What is needed
Copy every one of the entries below word for word, leaving out the pictures.

Records provided
★ ★ ★ ★ ★

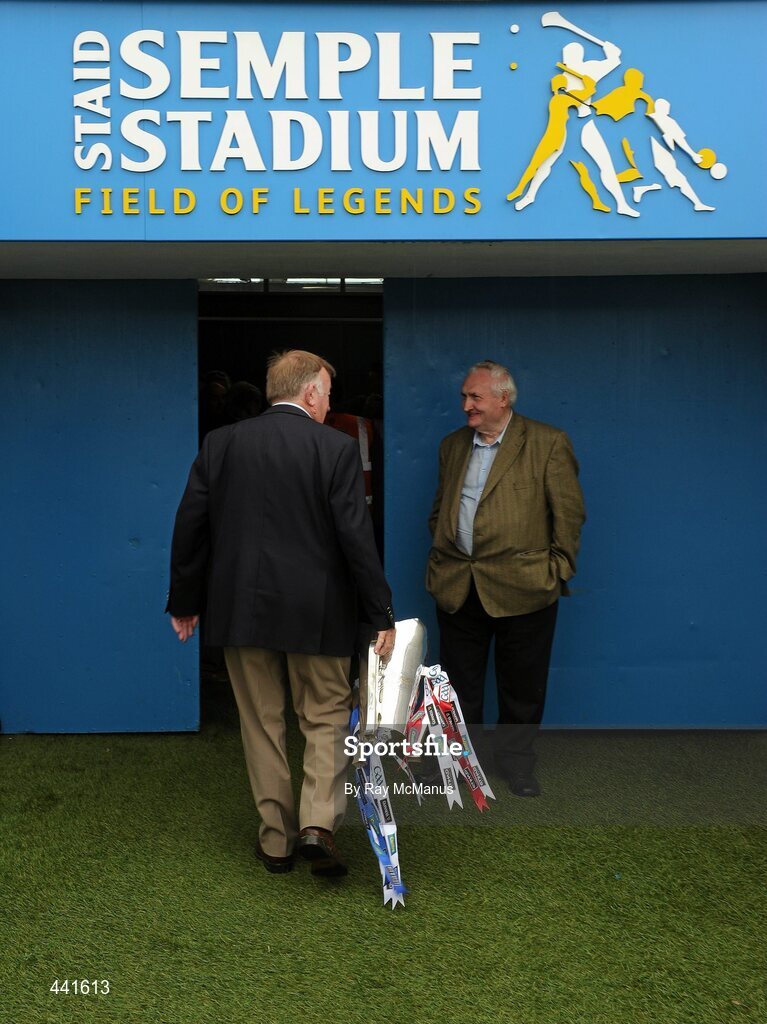 11 July 2010; Munster PRO, Jim Forbes, leaves the field with the Munster Hurling Final Trophy. Munster GAA Hurling Senior Championship Final, Cork v Waterford, Semple Stadium, Thurles, Co. Tipperary. Picture credit: Ray McManus / SPORTSFILE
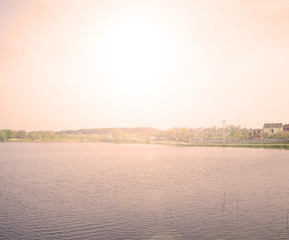 Beautiful sunset over a large lake in the village. Landscape evening summer.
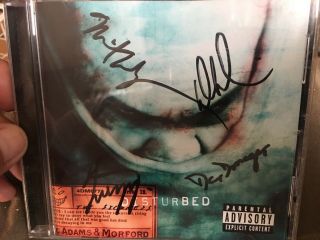 Disturbed Autographed The Sickness Cd Signed By All 4 Band Members.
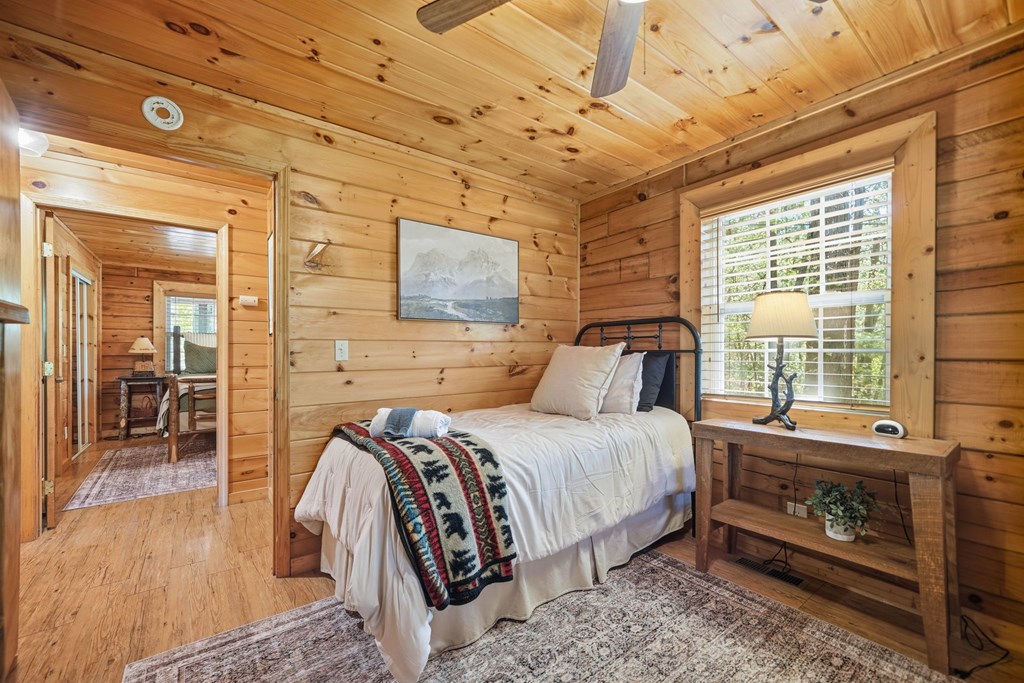 25 Foster Lane Morganton, GA 30560 - Photo 20 of 28 a bed room with a bed and a tv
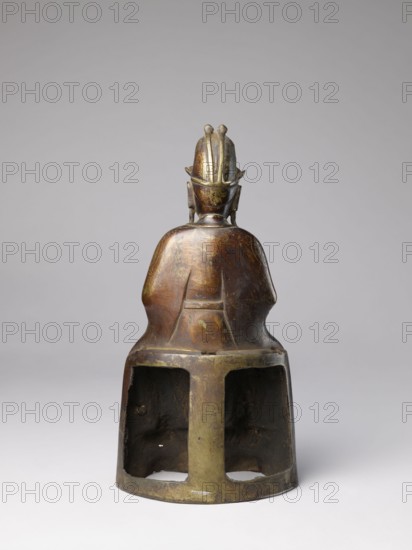 Mythical emperor, gift, Chinese art, Chinese culture, Qing 1644–1911, Qing style, figurine of a ruler in dragon robe with dragon iconography, 19th century, China, sculpture, height 41.0 cm, A bronze-colored sculptural figure shown from behind sitting on a hollowed base, with visible greenish patina and darker brown areas; the figure wears a rounded headpiece with vertical ridges and small protrusions, and has ear-like shapes at the sides; the upper back and shoulders are smooth and rounded, showing wear and mottled coloring in bronze, green, and dark brown; the base is ring-shaped with two open rectangular cavities revealing a darker interior and uneven surfaces, and the background is a neutral pale gray.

★ ★ ★ ★ ★

Your response
 11 July 2010; Munster PRO, Jim Forbes, leaves the field with the Munster Hurling Final Trophy. Munster GAA Hurling Senior Championship Final, Cork v Waterford, Semple Stadium, Thurles, Co. Tipperary. Picture credit: Ray McManus / SPORTSFILE
 Beautiful sunset over a large lake in the village. Landscape evening summer.
 Disturbed Autographed The Sickness Cd Signed By All 4 Band Members.
 25 Foster Lane Morganton, GA 30560 - Photo 20 of 28 a bed room with a bed and a tv
 Mythical emperor, gift, Chinese art, Chinese culture, Qing 1644–1911, Qing style, figurine of a ruler in dragon robe with dragon iconography, 19th century, China, sculpture, height 41.0 cm, A bronze-colored sculptural figure shown from behind sitting on a hollowed base, with visible greenish patina and darker brown areas; the figure wears a rounded headpiece with vertical ridges and small protrusions, and has ear-like shapes at the sides; the upper back and shoulders are smooth and rounded, showing wear and mottled coloring in bronze, green, and dark brown; the base is ring-shaped with two open rectangular cavities revealing a darker interior and uneven surfaces, and the background is a neutral pale gray.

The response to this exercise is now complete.